しばらく、風間と鶫は飛び移ったビルの屋上に身を潜めた。
「……」
「……」
「……たぶん、もう大丈夫だぜ」
鶫に言われ、風間はいよいよ大きく息を吐いた。どっと疲れが出て、仰向けに寝転んだ。白い雲に覆われていた太陽がゆっくりと姿を現す。それが眩しくて、風間は目元に手をかざした。
「お前、マジで何者なんだよ」
「さぁな。呪われた犬畜生だ」
「犬よりも勘がいいぜ。どこで習った。どうして分かった」
「だから、自然と分かるんだよ。習うようなもんじゃねぇだろ」
こいつは使える、と風間はほくそ笑んだ。
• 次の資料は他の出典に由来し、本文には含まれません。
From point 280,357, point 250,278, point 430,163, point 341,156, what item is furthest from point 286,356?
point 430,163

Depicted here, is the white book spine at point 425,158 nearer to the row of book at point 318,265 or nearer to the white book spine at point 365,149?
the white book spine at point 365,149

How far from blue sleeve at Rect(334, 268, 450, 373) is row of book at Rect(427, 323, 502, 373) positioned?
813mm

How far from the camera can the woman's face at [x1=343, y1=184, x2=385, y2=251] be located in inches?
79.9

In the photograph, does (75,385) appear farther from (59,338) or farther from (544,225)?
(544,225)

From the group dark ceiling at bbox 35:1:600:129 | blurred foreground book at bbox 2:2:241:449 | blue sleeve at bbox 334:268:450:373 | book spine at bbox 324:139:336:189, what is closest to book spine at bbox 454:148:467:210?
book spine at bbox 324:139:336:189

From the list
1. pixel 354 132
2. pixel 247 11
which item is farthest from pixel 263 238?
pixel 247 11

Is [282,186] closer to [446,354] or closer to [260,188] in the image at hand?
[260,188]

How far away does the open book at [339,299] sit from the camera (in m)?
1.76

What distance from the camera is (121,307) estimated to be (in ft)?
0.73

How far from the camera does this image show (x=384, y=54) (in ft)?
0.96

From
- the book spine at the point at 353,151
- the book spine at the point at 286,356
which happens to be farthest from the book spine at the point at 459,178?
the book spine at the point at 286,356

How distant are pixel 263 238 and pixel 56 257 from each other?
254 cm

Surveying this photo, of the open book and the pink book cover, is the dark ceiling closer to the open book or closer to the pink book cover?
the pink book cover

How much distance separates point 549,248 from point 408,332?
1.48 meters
思いがけず幸運な拾い物をした。
*
鶫の第六感は目を見張るものがある。身体能力も申し分ない。品の良さはまるで感じられないが、案外頭は回るようだ。あとは銃の扱い方さえマスターさせれば、風間の手足となってうまく働いてくれるかもしれない。
「つーわけで、これからお前をビシバシ鍛えるからな」
「おー? おっさん、やっと俺を飼う決心がついたか」
「人聞きの悪いことを言うな。オレとお前でバディを組もうっつってんだ。二人でがっぽり稼ごうぜ――って、人の話を聞け!」
「聞いてるっつーの。年寄りは話が長くていけねぇ」
「そこまで年寄りじゃねぇわ!」
ここは風間がいくつか所有しているセーフハウスのうちの一つ、地下倉庫である。薄暗くてカビ臭いが、騒音対策はばっちりだ。
「で、ここでヤんの? そーいう趣味?」
「誰がヤるか! お前にも銃を使えるようになってもらわなきゃ困るんだよ。じゃなきゃ仕事にならねぇ」
まずは拳銃の構え方からだ。風間は鶫に一から基礎を叩き込んだ。教えられたことを鶫は一発で呑み込んだ。
ピストルがある程度扱えるようになったら、次はライフルの撃ち方を仕込む。これも鶫はすぐに自分のものにした。
わざわざ山へ行って、鹿や猪を狩った。目がいいからか、第六感が冴え渡っているのか、鶫は獲物を見つけるのが異常に上手かった。銃の弾道も正確で、すぐに屍の山が積み上がった。
ただし、羆と対峙した際は一目散に逃げた。勝てないと判断した敵からは即座に撤退する。そんな勇気も時には必要である。
近接戦に必要な体術と刃物の使い方も教えたが、鶫にはほとんど必要のないことであった。刀の扱いには随分慣れているようだったし、体術に関しては風間を上回っていた。
「っしゃ、また一本! おっさん、もう三回死んだぜ」
「いちいち得意がるな。嫌味か!」
コンクリート打ちっ放しの地下倉庫で、鶫は今日も訓練に励む。というか、どちらかといえば風間の修行になっている。
「くっそ、十年前ならオレだってなぁ」
「負け惜しみすんなよ、おっさん」
「はいはい、オレの負けですよ。ったく、そろそろ歳か?」
「がんばったご褒美にうめーもん食わせろよ。俺ピザがいい! ピザ取れ!」
「ピザくらいよく食ってるだろ」
じゃれ付く鶫を、風間は軽くいなす。